■ EXCERTO FORNECIDO:
□ □ □ □ □ □ □

Esta e outras experiências, este e outros episódios da sua infância e adolescência infelizes, são retratados em David Copperfield, a sua obra mais autobiográfica. Só anos mais tarde, quando entrevistado por um jornalista sobre o livro em questão, se deu (ou fingiu dar-se) conta da troca de iniciais nos respectivos nomes: C.D. para D.C. No prefácio da primeira edição, Charles Dickens dificilmente poderia ser mais elucidativo sobre as semelhanças entre o que foi a sua vida e a que marcou a existência do pobre David Copperfield:
Talvez para o leitor haja pouco interesse em saber com que desgosto se descansa a pena depois de dois anos de um trabalho de ficção; ou o que sente o autor ao lançar algo de si mesmo neste mundo sombrio quando a multidão de criaturas nascidas do seu cérebro o abandona para sempre.
Humilhado aos 12 anos
Durante dois anos, Charles Dickens trabalhou num armazém, dez horas por dia, embalando graxa para calçado e sofrendo as mais variadas humilhações. Desde muito jovem um apaixonado pela leitura, viu-se obrigado, na idade de todos os sonhos, a abandonar a escola.Compreendi muito bem que se desembaraçavam de mim, mas não me recordo se estava assustado ou contente (...) Imagine-se a minha saída nesse dia: levava o meu chapelinho branco muito usado, com uma fita de crepe pelo luto da minha mãe, casaco preto e calças de belbutina grossa, que a senhora Murdstone devia considerar uma armadura perfeita para me proteger as pernas nessa luta com a vida que eu ia iniciar. E eis-me assim equipado, com tudo o que possuo metido numa mala pequena, sentado, pobre criança, só no mundo (como diria a senhora Gummidge) na mala posta que me leva com o senhor Quinion a Yarmouth, onde tomaremos a diligência para Londres.
Oito dias depois de o pequeno Charles Dickens completar 12 anos, o pai foi preso por uma dívida a um padeiro, um total de 40 libras que, nos dias que correm, seriam qualquer coisa como três mil (cerca de 3600 euros). A criança errava como um vagabundo pelas ruas da cidade, saboreando, na sua solidão, as coisas simples da vida. Com frequência, caminhava entre Bayham Street e a Catedral de São Paulo para depositar os olhos no nevoeiro e no fumo sobre as cúpulas, cujo tamanho apenas é superado pela de São Pedro, em Roma, e que foi construída entre 1675 e 1710, após o chamado Grande Incêndio.

□ □ □ □ □ □ □

■ DADOS DO EXERCÍCIO:
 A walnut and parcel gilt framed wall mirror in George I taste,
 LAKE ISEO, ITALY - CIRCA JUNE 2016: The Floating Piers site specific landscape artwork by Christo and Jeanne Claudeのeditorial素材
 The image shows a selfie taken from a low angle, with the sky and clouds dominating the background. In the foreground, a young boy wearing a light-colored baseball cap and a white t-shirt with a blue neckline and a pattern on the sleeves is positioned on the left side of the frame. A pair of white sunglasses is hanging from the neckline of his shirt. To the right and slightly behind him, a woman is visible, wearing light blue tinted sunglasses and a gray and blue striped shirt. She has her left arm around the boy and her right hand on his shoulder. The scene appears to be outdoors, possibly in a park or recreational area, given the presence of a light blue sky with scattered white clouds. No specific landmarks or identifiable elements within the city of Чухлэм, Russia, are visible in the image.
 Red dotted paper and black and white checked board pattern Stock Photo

□ □ □ □ □ □ □

■ TAREFA ESCRITA A:
Responda com base no excerto sobre Charles Dickens:
(i) Em que obra são retratados episódios da infância e adolescência do escritor?
(ii) Durante quanto tempo e quantas horas por dia trabalhou ele num armazém?
(iii) Por que motivo foi o pai dele preso?
■ TAREFA ESCRITA B:
Extraia do excerto sobre Charles Dickens o trecho que começa em "Esta e outras" e prossegue até "abandona para sempre.".

■ RESPOSTA A:
(i) Em David Copperfield.
(ii) Durante dois anos, dez horas por dia.
(iii) Por uma dívida de 40 libras a um padeiro.

■ RESPOSTA B:
Esta e outras experiências, este e outros episódios da sua infância e adolescência infelizes, são retratados em David Copperfield, a sua obra mais autobiográfica. Só anos mais tarde, quando entrevistado por um jornalista sobre o livro em questão, se deu (ou fingiu dar-se) conta da troca de iniciais nos respectivos nomes: C.D. para D.C. No prefácio da primeira edição, Charles Dickens dificilmente poderia ser mais elucidativo sobre as semelhanças entre o que foi a sua vida e a que marcou a existência do pobre David Copperfield:
Talvez para o leitor haja pouco interesse em saber com que desgosto se descansa a pena depois de dois anos de um trabalho de ficção; ou o que sente o autor ao lançar algo de si mesmo neste mundo sombrio quando a multidão de criaturas nascidas do seu cérebro o abandona para sempre.